Он хотел и в то же время не решался сказать, сколь ценно для истории вообще, и особенно для истории России, все, что здесь собрано. Он хотел сказать, что богатство России – и не только духовное, но и материальное – во дворцах и храмах, в помещичьих усадьбах и церквах. Туда стекались плоды труда народного, там оседали они, и порушить все, пожечь – значит безжалостно обворовать самих же себя, подрубить корень могучего дерева. Нет, дерево от этого не погибнет, но захиреет надолго, на многие десятилетия. Он никак не мог решиться, сказать это или не сказать, но реплика Муклина, который уже вернулся и слышал, как ворчали в строю, сразу поставила все на свои места:
– Что за базар?! Вы революционные бойцы, а не торговки на толкучке! Поговорите мне еще… Велено взять дворец под охрану, значит – бди. Кто не согласный – марш отсюда. Иди в услужение помещику! Оголяй зад для арапника, гни на лихоимца спину! А он, душегубец, пусть чаи гоняет да страмотой этой любуется в безделье. Враг он – гидра. И шаляй-валяй его не осилишь! Хочу не хочу – быть не может. Ухватил винтовку – крепко ее держи. Все поняли?! То-то мне!
Много лет Богусловский с солдатами, он уже привык, что они молча, с безразличным видом, а то и с напускной придурью выслушивали ругань и офицеров, и унтер-офицеров, чем буквально бесили иных, не в меру вспыльчивых и обидчивых командиров, но особенно тех, кто с детства привык к подобострастию дворни. После февральского переворота солдат как подменили. Безразличие и тупое упрямство совершенно исчезли, им на смену пришли недоверие и эдакая ершистость. Все, что бы ни приказывал Богусловский – а его они избрали председателем комитета единогласно и так же единогласно решили, что лучшего командира им не сыскать, – все бралось под сомнение. Когда же Богусловский начинал требовать настоятельно выполнения приказа, который, по мнению солдат, не был необходимым, то он чувствовал, что солдаты едва сдерживаются, чтобы не нагрубить в ответ. Позы, во всяком случае, они принимали воинственные, как петухи перед дракой. Это казалось Богусловскому объяснимым, потому не обижало его вовсе. Он, однако, всегда удивлялся тому, что солдаты принимали как должное и любое приказание Муклина, даже вовсе не нужное, не обдуманное, и любую беспардонную грубость. Вот и сейчас на окрик Муклина отряд пограничников нисколько не обиделся, наоборот, солдаты оживились и, словно по команде, поплотнее пододвинули к ноге приклады винтовок, чтобы ловчее и увереннее стояли они. Загудели одобрительно:
– А мы что? Мы ничего. Раз велено – значит, велено!

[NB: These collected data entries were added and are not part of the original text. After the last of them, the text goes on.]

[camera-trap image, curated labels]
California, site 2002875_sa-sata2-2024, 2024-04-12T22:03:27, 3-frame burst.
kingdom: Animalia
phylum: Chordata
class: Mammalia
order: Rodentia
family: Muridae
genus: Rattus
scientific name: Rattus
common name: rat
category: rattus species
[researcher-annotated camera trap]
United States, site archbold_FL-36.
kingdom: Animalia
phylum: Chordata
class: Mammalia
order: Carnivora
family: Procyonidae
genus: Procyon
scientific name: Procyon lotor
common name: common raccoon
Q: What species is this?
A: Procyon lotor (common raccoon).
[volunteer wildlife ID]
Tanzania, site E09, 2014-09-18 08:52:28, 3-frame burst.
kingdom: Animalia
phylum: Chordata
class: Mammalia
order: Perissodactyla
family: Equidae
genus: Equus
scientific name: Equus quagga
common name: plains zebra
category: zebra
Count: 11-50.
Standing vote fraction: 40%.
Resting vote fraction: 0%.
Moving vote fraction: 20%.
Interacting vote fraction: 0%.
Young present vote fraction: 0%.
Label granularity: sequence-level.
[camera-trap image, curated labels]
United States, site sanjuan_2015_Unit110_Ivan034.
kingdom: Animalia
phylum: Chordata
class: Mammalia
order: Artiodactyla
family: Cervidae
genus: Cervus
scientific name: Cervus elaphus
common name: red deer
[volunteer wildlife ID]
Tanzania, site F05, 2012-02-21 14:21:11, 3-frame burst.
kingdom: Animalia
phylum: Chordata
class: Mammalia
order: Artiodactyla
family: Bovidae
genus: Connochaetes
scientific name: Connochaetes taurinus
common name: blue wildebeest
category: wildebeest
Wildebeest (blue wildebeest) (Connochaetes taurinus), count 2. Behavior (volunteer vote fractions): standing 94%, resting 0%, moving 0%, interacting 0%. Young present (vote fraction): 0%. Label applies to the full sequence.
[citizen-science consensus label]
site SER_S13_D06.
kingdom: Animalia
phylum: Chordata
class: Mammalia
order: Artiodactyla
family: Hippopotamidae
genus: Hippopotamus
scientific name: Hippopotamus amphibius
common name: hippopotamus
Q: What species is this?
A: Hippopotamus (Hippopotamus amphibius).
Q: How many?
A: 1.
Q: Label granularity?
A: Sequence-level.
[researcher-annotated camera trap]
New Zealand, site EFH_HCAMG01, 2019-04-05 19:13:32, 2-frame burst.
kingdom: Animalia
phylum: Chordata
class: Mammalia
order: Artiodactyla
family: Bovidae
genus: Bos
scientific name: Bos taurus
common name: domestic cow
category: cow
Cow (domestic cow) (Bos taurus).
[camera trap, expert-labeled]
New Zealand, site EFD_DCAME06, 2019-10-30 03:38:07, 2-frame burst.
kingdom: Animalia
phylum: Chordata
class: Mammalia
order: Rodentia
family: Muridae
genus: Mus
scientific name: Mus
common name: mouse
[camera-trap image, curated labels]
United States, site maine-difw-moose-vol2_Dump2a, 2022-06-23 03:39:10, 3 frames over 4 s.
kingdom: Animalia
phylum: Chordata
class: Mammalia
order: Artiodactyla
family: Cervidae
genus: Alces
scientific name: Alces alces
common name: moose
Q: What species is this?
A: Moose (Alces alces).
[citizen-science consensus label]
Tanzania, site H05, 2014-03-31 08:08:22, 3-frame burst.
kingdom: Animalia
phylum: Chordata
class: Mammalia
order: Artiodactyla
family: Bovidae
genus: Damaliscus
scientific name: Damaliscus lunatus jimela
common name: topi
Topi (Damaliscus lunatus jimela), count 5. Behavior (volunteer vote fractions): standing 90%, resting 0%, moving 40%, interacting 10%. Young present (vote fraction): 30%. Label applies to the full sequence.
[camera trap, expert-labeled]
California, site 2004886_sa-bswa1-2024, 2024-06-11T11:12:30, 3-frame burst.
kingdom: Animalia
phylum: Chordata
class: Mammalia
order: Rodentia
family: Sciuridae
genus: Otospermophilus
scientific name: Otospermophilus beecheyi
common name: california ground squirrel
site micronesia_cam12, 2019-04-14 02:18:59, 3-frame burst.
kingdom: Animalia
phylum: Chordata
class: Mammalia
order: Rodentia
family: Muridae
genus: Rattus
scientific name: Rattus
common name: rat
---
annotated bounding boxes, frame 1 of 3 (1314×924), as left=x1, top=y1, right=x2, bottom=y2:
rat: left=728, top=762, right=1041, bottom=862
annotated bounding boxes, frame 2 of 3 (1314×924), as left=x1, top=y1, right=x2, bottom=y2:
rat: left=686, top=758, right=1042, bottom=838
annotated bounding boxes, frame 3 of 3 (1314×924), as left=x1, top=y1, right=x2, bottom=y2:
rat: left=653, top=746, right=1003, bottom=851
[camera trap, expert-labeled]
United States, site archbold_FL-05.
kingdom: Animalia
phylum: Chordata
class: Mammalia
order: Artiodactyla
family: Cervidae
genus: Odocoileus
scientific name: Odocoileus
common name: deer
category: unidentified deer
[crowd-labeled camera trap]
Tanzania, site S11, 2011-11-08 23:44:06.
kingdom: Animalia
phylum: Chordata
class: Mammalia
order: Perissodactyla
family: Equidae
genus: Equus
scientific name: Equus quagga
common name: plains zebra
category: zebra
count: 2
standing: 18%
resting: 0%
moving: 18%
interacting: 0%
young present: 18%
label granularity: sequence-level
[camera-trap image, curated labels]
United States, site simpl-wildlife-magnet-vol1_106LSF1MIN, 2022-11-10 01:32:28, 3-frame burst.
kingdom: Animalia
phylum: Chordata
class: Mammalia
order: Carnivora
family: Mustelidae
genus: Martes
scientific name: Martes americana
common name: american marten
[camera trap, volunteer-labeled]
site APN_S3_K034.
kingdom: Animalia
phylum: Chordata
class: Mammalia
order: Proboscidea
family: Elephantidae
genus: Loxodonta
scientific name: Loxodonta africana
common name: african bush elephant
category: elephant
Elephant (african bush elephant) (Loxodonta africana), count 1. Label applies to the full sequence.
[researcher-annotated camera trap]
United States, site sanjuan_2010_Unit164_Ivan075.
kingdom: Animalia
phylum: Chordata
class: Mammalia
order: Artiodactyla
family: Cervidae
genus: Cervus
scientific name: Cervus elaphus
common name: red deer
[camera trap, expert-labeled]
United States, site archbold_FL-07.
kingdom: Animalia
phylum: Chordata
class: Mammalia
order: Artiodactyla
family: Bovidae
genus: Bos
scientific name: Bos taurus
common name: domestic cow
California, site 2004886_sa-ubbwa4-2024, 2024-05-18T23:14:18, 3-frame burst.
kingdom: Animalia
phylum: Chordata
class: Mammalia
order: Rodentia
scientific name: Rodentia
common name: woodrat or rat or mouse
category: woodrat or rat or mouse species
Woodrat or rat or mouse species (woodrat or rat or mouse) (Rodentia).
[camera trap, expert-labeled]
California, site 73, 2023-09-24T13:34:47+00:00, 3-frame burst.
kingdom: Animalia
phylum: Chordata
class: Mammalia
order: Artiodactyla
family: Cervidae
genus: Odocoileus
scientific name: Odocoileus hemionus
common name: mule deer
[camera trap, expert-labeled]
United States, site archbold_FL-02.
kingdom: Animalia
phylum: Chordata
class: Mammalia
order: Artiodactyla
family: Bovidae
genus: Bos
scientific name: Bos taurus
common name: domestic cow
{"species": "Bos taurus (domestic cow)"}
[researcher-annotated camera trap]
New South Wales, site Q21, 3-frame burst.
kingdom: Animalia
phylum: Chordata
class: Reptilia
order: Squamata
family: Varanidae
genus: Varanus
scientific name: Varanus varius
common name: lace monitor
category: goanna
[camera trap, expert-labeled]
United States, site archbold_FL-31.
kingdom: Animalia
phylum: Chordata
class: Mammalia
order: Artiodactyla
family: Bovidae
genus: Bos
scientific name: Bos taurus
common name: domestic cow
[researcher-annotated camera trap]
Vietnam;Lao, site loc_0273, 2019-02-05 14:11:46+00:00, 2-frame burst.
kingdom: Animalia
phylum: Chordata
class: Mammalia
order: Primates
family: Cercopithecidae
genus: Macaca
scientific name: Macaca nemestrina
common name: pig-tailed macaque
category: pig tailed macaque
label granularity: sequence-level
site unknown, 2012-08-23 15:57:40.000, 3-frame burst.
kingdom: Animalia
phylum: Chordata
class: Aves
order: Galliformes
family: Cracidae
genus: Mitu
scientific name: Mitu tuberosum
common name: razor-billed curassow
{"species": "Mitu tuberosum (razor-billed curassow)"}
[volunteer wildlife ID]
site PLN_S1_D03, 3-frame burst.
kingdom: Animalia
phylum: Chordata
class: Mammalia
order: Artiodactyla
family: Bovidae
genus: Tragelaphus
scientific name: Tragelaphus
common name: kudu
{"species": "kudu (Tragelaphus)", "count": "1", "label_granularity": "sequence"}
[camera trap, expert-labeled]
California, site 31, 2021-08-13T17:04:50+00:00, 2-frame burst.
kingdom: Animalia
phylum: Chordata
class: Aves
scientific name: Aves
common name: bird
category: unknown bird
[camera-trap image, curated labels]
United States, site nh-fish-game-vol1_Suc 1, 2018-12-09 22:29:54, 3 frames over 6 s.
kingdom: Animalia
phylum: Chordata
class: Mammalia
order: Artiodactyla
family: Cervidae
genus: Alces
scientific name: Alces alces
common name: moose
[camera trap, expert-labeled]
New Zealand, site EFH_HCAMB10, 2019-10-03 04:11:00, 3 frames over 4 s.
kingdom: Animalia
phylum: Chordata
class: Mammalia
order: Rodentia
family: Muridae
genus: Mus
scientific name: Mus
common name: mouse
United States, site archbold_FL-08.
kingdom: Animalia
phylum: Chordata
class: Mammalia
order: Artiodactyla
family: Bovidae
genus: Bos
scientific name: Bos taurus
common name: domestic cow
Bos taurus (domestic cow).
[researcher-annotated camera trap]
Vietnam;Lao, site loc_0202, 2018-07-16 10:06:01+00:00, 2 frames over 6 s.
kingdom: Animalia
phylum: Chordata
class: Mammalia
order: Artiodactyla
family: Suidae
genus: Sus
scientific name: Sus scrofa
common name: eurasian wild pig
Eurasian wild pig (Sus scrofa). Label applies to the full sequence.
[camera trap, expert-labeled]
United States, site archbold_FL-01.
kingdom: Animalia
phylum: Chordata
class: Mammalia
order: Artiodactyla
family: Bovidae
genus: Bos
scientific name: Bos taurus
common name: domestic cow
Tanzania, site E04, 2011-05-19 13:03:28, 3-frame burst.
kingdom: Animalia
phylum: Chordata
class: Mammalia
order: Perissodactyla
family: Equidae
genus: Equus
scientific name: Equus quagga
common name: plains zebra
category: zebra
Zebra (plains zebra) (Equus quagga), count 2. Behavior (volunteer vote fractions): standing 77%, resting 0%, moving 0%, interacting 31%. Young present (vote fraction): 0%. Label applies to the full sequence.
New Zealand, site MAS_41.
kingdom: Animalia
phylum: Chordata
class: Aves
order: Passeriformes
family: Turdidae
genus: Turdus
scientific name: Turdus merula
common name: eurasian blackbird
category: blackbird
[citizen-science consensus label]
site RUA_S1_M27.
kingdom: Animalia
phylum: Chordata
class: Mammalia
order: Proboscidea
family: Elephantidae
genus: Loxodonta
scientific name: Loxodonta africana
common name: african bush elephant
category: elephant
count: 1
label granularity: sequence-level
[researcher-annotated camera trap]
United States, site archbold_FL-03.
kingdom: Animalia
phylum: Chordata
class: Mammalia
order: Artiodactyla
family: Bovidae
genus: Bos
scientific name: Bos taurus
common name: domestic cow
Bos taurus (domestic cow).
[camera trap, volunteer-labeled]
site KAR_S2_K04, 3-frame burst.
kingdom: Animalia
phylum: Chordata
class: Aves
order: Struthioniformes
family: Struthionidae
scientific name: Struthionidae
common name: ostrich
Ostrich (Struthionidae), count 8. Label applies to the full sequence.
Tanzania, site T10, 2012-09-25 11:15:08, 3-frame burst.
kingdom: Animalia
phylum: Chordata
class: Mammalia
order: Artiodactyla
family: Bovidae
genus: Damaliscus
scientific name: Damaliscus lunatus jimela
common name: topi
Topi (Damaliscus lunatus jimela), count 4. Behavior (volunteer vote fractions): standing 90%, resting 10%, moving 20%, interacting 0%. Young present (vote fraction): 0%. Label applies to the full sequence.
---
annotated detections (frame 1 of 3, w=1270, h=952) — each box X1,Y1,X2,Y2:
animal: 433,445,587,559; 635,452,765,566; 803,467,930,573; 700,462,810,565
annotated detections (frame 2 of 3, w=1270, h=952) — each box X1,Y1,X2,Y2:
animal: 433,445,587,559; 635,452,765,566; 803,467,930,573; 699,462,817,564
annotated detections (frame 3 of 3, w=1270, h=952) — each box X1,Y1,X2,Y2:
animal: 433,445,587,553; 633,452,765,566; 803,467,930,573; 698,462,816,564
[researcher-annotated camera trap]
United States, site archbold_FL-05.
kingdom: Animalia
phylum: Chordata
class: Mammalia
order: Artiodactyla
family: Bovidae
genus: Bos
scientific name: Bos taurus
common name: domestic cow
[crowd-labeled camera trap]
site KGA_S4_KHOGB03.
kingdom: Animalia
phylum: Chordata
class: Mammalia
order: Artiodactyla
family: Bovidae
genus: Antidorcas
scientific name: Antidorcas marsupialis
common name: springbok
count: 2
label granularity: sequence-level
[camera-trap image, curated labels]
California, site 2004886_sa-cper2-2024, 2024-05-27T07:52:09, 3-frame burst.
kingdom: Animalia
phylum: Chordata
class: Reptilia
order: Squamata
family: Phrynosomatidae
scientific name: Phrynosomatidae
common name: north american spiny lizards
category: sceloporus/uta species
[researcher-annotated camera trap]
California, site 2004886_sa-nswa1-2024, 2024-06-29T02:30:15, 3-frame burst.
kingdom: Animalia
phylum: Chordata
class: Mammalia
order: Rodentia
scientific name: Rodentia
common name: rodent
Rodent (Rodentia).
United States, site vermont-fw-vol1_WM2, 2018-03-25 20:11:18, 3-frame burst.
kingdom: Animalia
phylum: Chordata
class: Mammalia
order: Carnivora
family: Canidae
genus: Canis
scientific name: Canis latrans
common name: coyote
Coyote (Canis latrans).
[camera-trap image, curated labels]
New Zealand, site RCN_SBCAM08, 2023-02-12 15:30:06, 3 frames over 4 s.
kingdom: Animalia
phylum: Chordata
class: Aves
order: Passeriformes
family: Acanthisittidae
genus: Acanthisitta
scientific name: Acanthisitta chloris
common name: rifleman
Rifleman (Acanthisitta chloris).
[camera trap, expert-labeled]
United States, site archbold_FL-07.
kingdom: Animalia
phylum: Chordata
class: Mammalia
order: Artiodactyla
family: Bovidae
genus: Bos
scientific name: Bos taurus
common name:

Оставив в своем распоряжении небольшой резерв, разослал Богусловский всех остальных на посты, а сам, решив проверку постов провести через полчаса, подошел, поборов неловкость от того, что его могут осудить нижние чины, поближе к картине, чтобы сполна оценить, сколь велик талант художника, так умело создавшего образ богини любви, образ женщины. Художник будто врасплох застал Венеру, словно подсмотрел тот миг, когда она еще расслаблена сном и оттого такая домашняя, умиротворенная, но в этой умиротворенности чувствуется уверенность в себе, понимание того, что все в жизни подчинено ей, она властна не только над всеми людьми, но и над всеми богами.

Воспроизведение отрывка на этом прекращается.